====== Available records
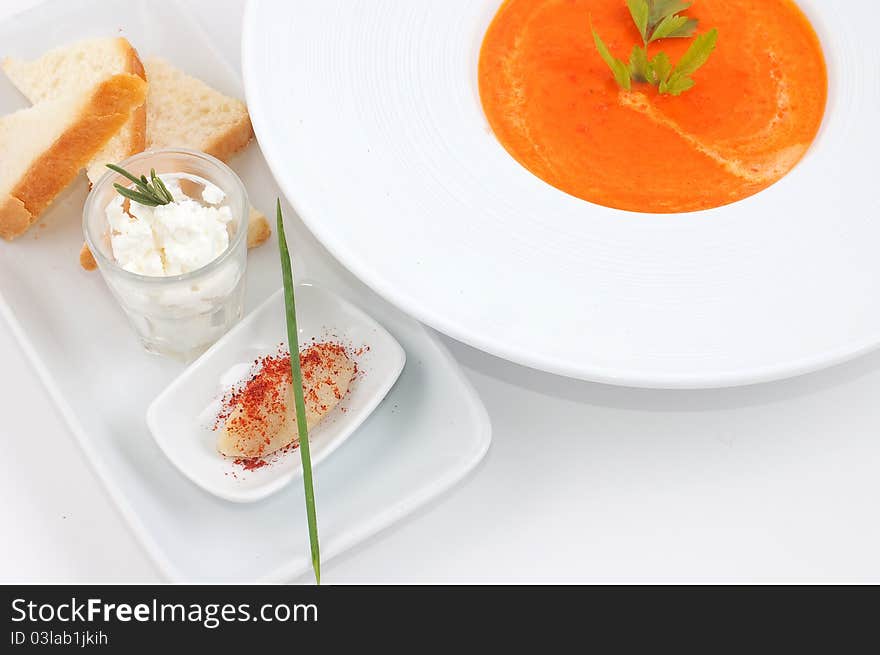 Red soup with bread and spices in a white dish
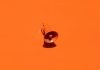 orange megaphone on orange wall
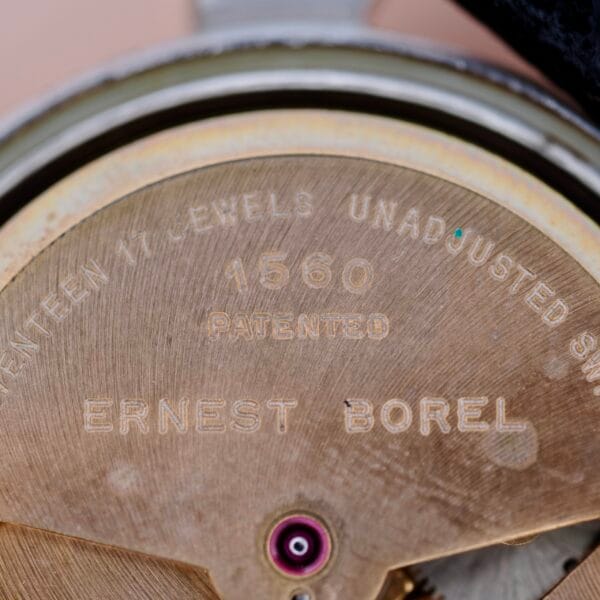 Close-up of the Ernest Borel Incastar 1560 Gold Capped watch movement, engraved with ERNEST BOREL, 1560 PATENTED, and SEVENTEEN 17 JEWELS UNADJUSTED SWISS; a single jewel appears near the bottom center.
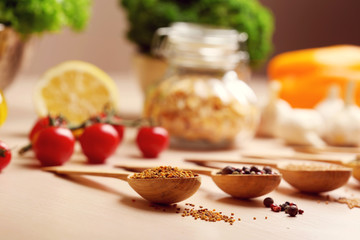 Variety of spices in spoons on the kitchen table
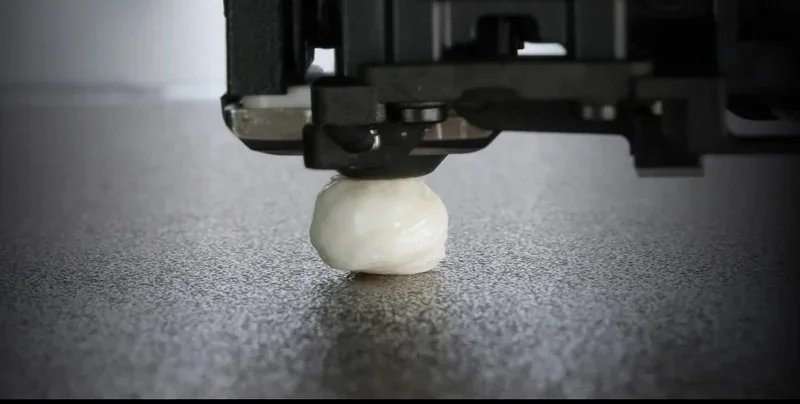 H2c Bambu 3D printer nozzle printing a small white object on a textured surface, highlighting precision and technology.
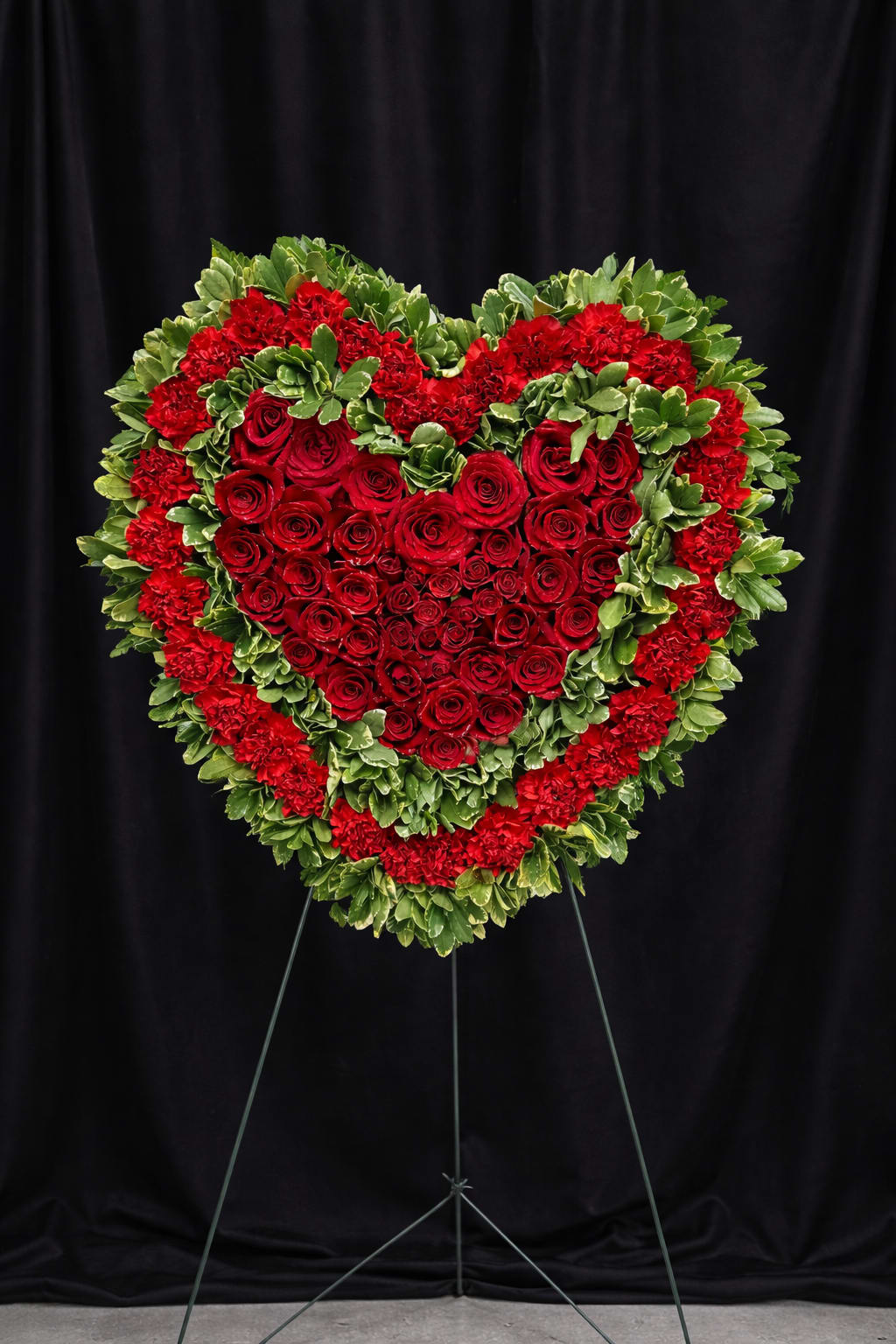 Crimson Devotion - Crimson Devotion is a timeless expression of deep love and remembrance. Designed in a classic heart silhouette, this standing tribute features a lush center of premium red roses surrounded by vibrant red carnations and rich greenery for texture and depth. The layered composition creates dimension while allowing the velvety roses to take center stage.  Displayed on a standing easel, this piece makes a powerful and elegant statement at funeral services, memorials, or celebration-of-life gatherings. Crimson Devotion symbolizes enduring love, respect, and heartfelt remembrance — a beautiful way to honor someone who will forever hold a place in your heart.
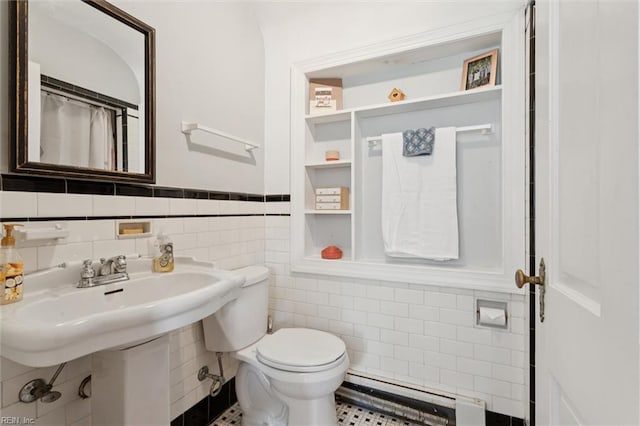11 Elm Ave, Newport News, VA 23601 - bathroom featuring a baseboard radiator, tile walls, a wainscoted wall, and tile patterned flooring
============
====== Available records
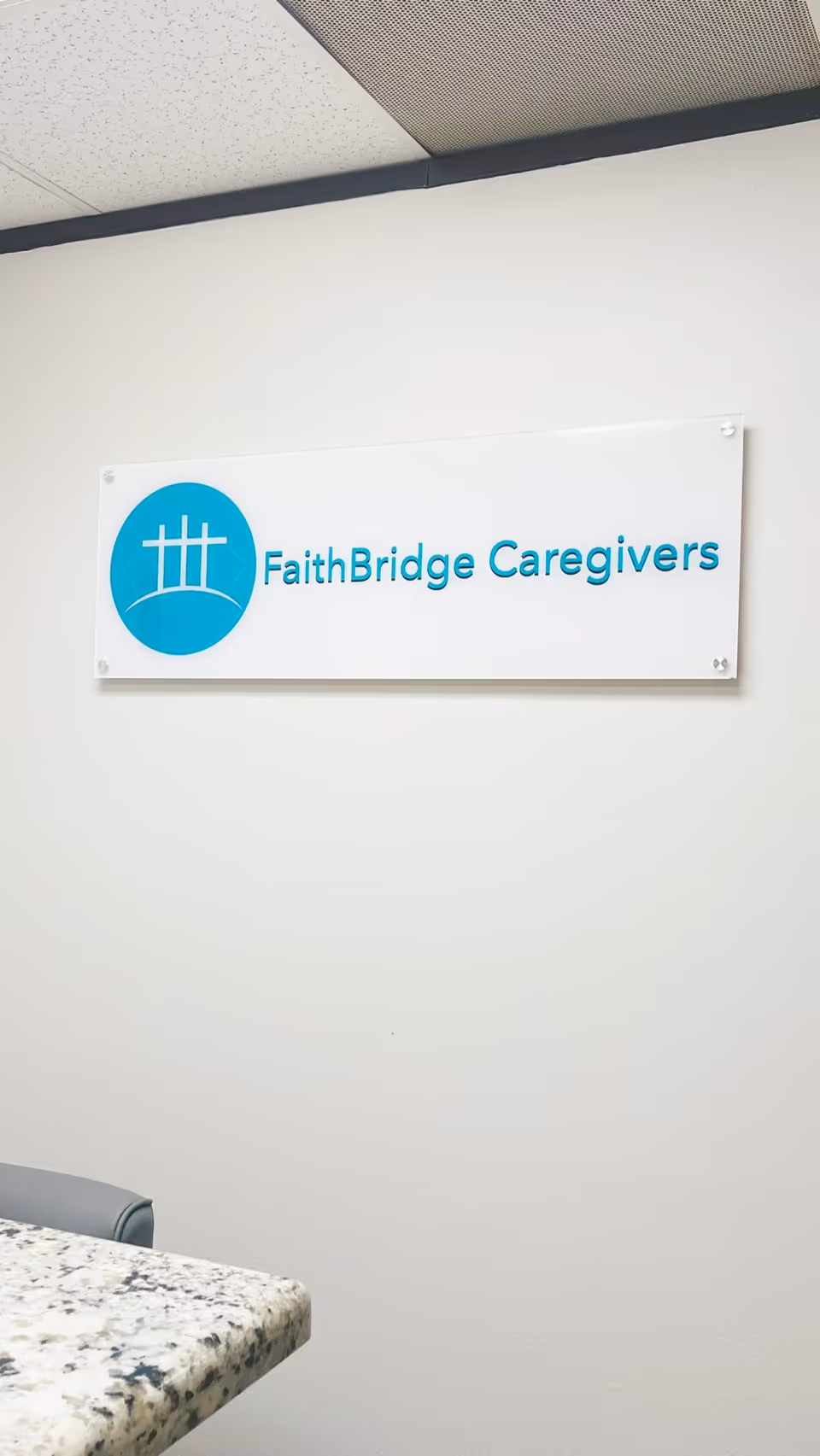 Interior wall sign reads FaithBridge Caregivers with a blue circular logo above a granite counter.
============
■ **Instructions to follow**: Go back to the listing above and write out the lines starting at the one with "Close-up of the" and ending at the one with "11 Elm Ave, Newport", inclusive, exactly and without pictures.

■ **Result below**:
 Close-up of the Ernest Borel Incastar 1560 Gold Capped watch movement, engraved with ERNEST BOREL, 1560 PATENTED, and SEVENTEEN 17 JEWELS UNADJUSTED SWISS; a single jewel appears near the bottom center.
 Variety of spices in spoons on the kitchen table
 H2c Bambu 3D printer nozzle printing a small white object on a textured surface, highlighting precision and technology.
 Crimson Devotion - Crimson Devotion is a timeless expression of deep love and remembrance. Designed in a classic heart silhouette, this standing tribute features a lush center of premium red roses surrounded by vibrant red carnations and rich greenery for texture and depth. The layered composition creates dimension while allowing the velvety roses to take center stage.  Displayed on a standing easel, this piece makes a powerful and elegant statement at funeral services, memorials, or celebration-of-life gatherings. Crimson Devotion symbolizes enduring love, respect, and heartfelt remembrance — a beautiful way to honor someone who will forever hold a place in your heart.
11 Elm Ave, Newport News, VA 23601 - bathroom featuring a baseboard radiator, tile walls, a wainscoted wall, and tile patterned flooring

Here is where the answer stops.